While it is difficult to track the development of individual children from their engagement with engineering activities and programmes at an early age through to college and beyond, in Imagineering we have some evidence our approach works. Georgia, who attended an Imagineering Club in Coventry as a 10-year old, is now studying engineering at a local College.

Emily wrote to thank her Imagineering Club tutor in Worcestershire for his inspirational work in the Club, which led to her studying medical engineering at Oxford.

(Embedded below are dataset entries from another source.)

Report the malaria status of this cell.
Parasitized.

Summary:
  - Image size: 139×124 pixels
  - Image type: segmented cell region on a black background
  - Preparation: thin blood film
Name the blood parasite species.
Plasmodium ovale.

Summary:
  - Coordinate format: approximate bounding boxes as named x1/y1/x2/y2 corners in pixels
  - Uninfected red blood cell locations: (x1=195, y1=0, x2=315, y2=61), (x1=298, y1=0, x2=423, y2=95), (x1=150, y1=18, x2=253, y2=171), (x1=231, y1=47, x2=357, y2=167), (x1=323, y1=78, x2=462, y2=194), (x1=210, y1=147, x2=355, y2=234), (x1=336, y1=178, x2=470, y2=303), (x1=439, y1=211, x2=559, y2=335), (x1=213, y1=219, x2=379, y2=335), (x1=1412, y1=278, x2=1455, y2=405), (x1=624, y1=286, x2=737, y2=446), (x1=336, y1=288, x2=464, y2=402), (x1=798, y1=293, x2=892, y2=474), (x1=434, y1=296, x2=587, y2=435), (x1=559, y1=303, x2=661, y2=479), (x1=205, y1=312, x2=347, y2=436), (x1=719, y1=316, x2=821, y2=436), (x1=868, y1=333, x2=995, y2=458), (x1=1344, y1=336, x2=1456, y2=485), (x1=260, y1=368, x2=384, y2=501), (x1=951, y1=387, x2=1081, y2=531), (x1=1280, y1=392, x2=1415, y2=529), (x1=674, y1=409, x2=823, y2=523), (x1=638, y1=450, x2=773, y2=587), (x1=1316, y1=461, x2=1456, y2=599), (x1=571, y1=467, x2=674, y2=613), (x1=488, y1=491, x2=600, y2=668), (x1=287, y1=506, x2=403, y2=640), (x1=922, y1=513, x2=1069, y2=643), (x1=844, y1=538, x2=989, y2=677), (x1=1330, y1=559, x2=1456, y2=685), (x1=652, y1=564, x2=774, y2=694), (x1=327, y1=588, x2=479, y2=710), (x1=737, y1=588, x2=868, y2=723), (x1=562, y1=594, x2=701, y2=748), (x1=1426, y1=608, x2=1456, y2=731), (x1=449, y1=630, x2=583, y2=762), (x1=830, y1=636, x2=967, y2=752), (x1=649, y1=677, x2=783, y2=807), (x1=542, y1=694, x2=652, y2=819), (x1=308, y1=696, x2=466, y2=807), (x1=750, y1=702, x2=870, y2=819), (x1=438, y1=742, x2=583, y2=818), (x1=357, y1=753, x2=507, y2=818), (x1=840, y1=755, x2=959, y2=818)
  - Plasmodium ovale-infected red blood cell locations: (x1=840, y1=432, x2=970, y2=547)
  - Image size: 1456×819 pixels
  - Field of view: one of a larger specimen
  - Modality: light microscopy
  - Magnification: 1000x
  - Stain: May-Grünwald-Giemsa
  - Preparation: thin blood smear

Similarly Alex credits his choice of Manufacturing Engineering at University of Birmingham to his membership of a Club as a child – and today he works at Rolls-Royce.

Jaguar Land Rover, founding supporter of Imagineering, recognised that “the fun hands-on approach of the Imagineering Clubs makes a lasting impression on young minds”.

National Grid’s ‘Engineering our Future’ report a year or so ago found that young people often struggle to visualise what professional engineers do. As a result National Grid chose to support Imagineering as part of their employee volunteering initiatives. “As a major employer we recognise our responsibility to help young people understand where their science, maths and technical studies can lead them.”

But not enough companies actively support this view.

If we don’t inspire children at a much earlier age – a responsibility that future employers need to recognise – we will miss opportunities to reduce that ever-increasing skills gap.

It can take anywhere up to 10 years from childhood to develop engineers of tomorrow so we all need to increase our efforts now!